ISO 27001 Clause 12.6.1
(Management of Technical Vulnerabilities)
SecureConfig can be used to standardize and maintain BIOS settings are consistent across the entire software environment.
ISO 27001 Clause 16.1.4
(Assessment of and Decision
on Information Security Events)
SecureConfig allows for quick adjustments to BIOS settings in response to security events, aiding in timely resolution of incidents.
ISO 27001 Clause 18.1.1
(Identification of Applicable Legislation and Contractual Requirements)
SecureConfig helps ensure compliance with laws and regulations that require standardized security configurations across an organization’s systems.
NIST SP 800-53 AC-19
(Access Control for Portable and Mobile Devices)
SecureConfig ensures that mobile and portable device BIOS settings are secured and standardized.
NIST SP 800-53 CM-2
(Baseline Configuration)
SecureConfig maintains baseline configurations and ensure uniform application across devices, supporting compliance with NIST guidelines.
NIST SP 800-53 CM-6
(Configuration Settings)
Enforce least functionality by managing BIOS configurations to comply with the strictest security settings recommended by NIST.
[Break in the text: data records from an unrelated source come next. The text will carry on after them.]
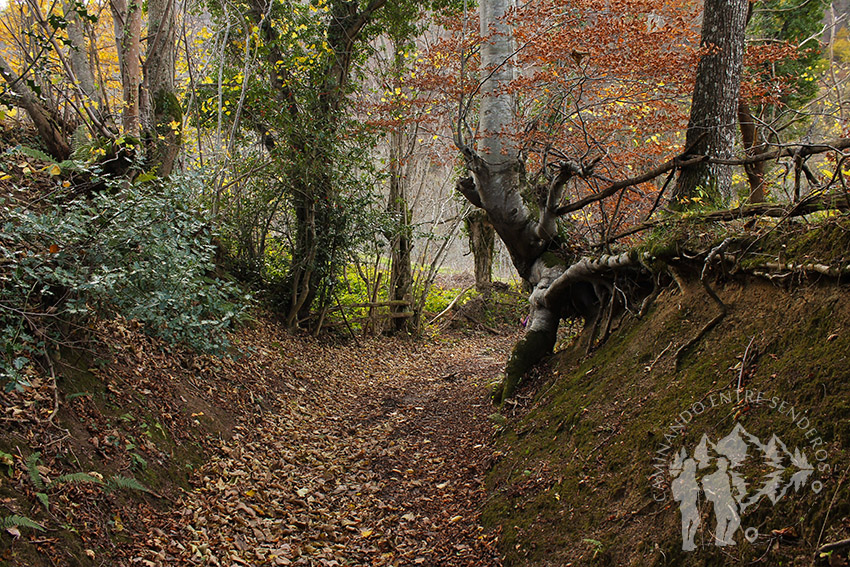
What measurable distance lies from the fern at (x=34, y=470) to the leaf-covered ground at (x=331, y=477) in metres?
0.63

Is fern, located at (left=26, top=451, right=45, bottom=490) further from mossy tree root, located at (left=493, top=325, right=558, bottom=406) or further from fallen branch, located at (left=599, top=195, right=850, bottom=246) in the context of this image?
fallen branch, located at (left=599, top=195, right=850, bottom=246)

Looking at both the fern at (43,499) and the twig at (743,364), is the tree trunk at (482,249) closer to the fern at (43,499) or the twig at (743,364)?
the twig at (743,364)

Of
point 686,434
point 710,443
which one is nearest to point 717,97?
point 686,434

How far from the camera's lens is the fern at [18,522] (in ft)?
8.75

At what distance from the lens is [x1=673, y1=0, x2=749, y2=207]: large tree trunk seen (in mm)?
5316

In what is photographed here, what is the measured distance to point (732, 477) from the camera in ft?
7.80

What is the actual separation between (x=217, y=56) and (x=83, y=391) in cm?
846

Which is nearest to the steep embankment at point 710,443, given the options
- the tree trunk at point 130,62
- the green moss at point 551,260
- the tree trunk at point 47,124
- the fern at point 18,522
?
the green moss at point 551,260

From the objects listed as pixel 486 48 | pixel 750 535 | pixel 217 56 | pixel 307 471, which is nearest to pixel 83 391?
pixel 307 471

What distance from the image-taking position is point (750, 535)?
2.12m

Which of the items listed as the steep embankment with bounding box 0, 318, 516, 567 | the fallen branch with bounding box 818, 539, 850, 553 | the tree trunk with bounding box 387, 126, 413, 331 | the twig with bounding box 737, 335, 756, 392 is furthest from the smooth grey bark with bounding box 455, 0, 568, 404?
the tree trunk with bounding box 387, 126, 413, 331

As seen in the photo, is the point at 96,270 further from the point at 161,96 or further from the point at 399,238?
the point at 399,238

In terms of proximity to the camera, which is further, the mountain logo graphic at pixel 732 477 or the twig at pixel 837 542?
the mountain logo graphic at pixel 732 477

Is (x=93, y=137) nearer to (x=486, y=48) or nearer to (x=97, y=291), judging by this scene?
(x=97, y=291)
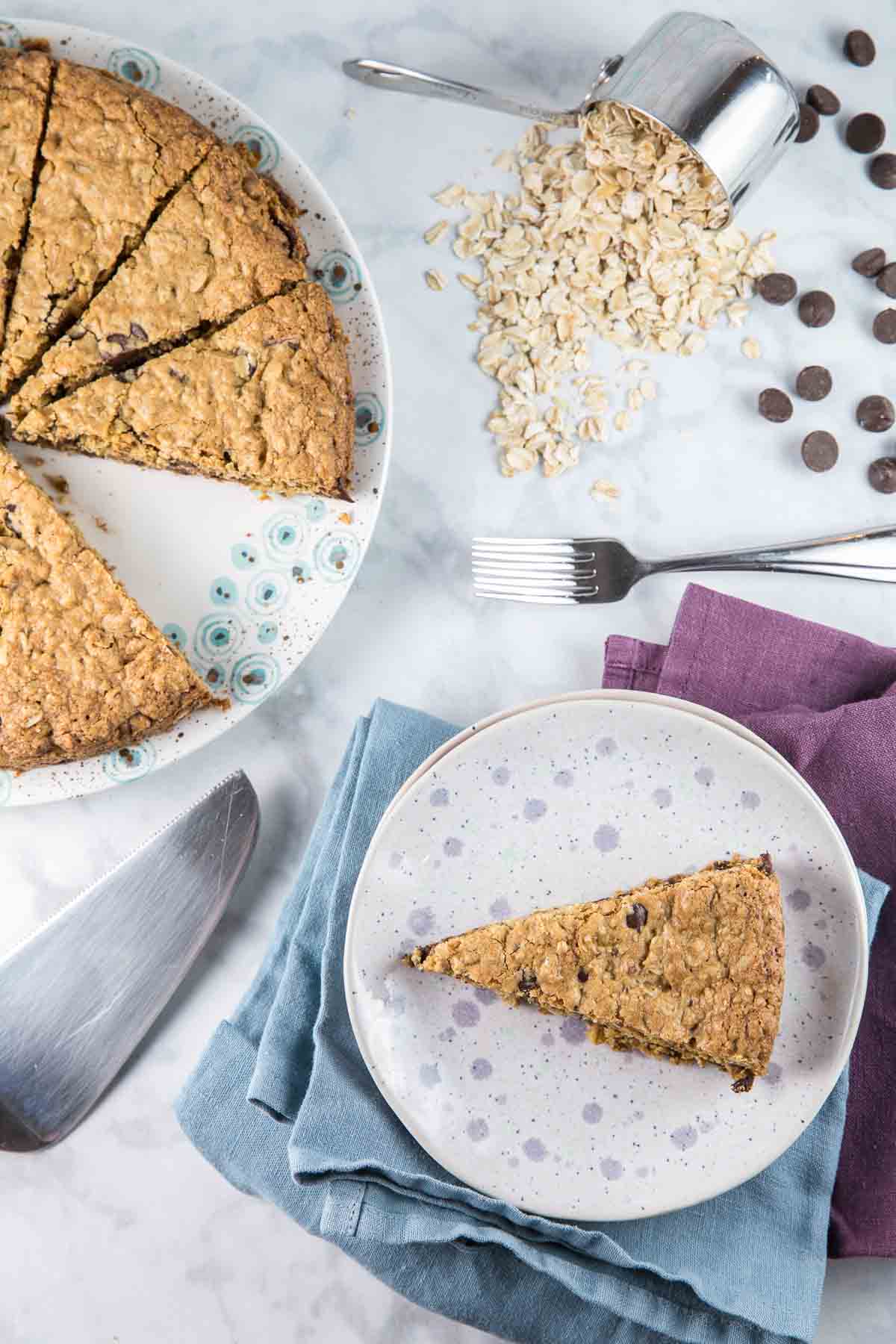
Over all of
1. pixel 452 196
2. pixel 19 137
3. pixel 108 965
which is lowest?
pixel 108 965

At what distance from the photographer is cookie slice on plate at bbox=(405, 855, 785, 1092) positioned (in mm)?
2469

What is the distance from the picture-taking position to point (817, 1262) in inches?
104

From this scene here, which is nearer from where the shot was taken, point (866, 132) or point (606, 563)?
point (606, 563)

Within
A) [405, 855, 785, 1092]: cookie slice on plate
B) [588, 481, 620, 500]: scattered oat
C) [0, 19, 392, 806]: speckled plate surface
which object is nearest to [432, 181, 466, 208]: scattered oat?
[0, 19, 392, 806]: speckled plate surface

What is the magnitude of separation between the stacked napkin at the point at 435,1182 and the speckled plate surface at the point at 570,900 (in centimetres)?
13

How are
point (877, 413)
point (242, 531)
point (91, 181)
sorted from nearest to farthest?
1. point (91, 181)
2. point (242, 531)
3. point (877, 413)

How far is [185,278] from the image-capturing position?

NIST Cybersecurity Framework ID.AM-3
(Resource Management)
SecureConfig can be utilized to ensure BIOS configurations adhere to the organization’s security policies, facilitating effective resource management.
NIST Cybersecurity Framework PR.PT-1
(Security Protections)
SecureConfig ensures security protections are uniformly applied at the BIOS level, enhancing overall cybersecurity measures.